* [Given request] Copy out the rows below word for word, everything from the line containing "How far is (747,418)" down to the line containing "point 1067,6, point", with both of those lines included and nothing else.

* [Data rows]
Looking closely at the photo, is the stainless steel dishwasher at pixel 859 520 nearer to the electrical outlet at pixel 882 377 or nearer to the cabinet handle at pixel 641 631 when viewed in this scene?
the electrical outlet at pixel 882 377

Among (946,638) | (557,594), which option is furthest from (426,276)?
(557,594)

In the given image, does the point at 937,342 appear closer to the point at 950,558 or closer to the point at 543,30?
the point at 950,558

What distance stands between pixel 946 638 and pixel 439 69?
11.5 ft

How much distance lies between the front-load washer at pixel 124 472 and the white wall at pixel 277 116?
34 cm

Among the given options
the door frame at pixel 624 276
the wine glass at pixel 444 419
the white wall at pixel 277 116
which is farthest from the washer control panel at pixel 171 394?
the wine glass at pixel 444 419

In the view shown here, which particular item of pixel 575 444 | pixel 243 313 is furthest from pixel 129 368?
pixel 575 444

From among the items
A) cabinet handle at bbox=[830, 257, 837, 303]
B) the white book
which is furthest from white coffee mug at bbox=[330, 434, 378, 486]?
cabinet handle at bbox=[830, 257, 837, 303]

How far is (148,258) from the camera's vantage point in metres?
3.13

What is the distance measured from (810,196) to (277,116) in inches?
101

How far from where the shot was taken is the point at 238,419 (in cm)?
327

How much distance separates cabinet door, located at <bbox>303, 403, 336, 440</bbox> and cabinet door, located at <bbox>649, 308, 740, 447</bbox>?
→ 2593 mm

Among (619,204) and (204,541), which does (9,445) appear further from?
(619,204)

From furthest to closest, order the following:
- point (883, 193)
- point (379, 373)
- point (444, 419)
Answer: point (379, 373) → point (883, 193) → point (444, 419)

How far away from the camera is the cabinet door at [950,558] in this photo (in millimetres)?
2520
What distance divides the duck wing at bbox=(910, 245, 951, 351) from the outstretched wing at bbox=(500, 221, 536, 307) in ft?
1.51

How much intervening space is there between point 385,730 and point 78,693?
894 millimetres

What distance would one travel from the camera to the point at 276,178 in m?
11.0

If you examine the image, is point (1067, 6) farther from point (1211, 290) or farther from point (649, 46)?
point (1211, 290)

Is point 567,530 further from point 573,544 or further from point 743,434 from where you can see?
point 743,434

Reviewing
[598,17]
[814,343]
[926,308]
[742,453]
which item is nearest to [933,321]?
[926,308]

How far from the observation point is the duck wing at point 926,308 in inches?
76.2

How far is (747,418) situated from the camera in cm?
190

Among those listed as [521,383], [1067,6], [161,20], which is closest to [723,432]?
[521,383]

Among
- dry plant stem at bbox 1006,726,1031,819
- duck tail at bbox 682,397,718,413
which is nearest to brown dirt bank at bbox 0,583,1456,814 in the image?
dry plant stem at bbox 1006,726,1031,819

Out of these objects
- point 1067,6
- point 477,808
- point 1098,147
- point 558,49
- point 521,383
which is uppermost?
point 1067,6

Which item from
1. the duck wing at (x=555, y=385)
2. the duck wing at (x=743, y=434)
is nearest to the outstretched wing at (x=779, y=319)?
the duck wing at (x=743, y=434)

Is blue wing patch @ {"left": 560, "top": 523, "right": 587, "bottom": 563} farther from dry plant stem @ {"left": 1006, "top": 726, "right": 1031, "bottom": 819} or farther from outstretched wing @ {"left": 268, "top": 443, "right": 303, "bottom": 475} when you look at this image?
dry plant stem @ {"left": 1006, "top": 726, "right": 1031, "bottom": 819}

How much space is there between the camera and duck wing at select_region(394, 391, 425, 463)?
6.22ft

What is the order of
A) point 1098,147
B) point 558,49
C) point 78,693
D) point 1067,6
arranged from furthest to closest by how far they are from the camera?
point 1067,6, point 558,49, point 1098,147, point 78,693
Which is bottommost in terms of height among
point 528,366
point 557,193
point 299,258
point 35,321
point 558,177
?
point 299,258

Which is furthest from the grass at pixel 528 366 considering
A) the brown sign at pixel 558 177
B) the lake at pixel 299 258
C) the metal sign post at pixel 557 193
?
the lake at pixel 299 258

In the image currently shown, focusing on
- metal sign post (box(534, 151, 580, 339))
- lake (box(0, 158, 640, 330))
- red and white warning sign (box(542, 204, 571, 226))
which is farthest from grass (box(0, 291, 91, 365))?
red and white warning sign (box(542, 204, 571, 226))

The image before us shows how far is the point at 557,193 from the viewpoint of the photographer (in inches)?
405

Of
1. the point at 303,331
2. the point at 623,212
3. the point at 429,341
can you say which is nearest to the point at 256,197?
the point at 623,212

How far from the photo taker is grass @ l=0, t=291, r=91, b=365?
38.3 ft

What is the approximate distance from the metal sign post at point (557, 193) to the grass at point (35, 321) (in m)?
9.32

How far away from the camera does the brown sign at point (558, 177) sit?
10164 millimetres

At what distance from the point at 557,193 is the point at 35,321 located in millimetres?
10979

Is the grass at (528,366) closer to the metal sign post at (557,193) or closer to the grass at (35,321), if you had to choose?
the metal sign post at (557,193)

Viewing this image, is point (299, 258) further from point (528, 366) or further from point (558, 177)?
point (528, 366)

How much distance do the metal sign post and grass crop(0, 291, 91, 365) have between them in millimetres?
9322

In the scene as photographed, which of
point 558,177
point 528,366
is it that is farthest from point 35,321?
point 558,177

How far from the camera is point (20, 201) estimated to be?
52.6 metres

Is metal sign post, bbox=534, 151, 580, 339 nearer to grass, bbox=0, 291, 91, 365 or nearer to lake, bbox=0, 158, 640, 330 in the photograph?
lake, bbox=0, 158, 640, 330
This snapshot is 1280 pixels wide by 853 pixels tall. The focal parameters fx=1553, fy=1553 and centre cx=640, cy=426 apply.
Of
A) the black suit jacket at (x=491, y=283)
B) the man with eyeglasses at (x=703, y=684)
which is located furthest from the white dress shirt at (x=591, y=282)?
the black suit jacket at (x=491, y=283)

* [Response to this exercise]
How far is (747,418) situated from the camera in cm?
190

Among those listed as [521,383], [1067,6], [161,20], which is closest to [723,432]?
[521,383]

Among
- dry plant stem at bbox 1006,726,1031,819
- duck tail at bbox 682,397,718,413
which is nearest to brown dirt bank at bbox 0,583,1456,814 in the image?
dry plant stem at bbox 1006,726,1031,819

Out of these objects
- point 1067,6
- point 477,808
- point 1098,147
- point 558,49
- point 521,383
which is uppermost?
point 1067,6

Which item from
1. the duck wing at (x=555, y=385)
2. the duck wing at (x=743, y=434)
is nearest to the outstretched wing at (x=779, y=319)?
the duck wing at (x=743, y=434)

Is blue wing patch @ {"left": 560, "top": 523, "right": 587, "bottom": 563} farther from dry plant stem @ {"left": 1006, "top": 726, "right": 1031, "bottom": 819} or farther from outstretched wing @ {"left": 268, "top": 443, "right": 303, "bottom": 475} when you look at this image?
dry plant stem @ {"left": 1006, "top": 726, "right": 1031, "bottom": 819}

How much space is there between the camera and duck wing at select_region(394, 391, 425, 463)?
6.22ft

What is the order of
A) point 1098,147
B) point 558,49
C) point 78,693
D) point 1067,6
arranged from furthest to closest by how far they are from the camera?
point 1067,6, point 558,49, point 1098,147, point 78,693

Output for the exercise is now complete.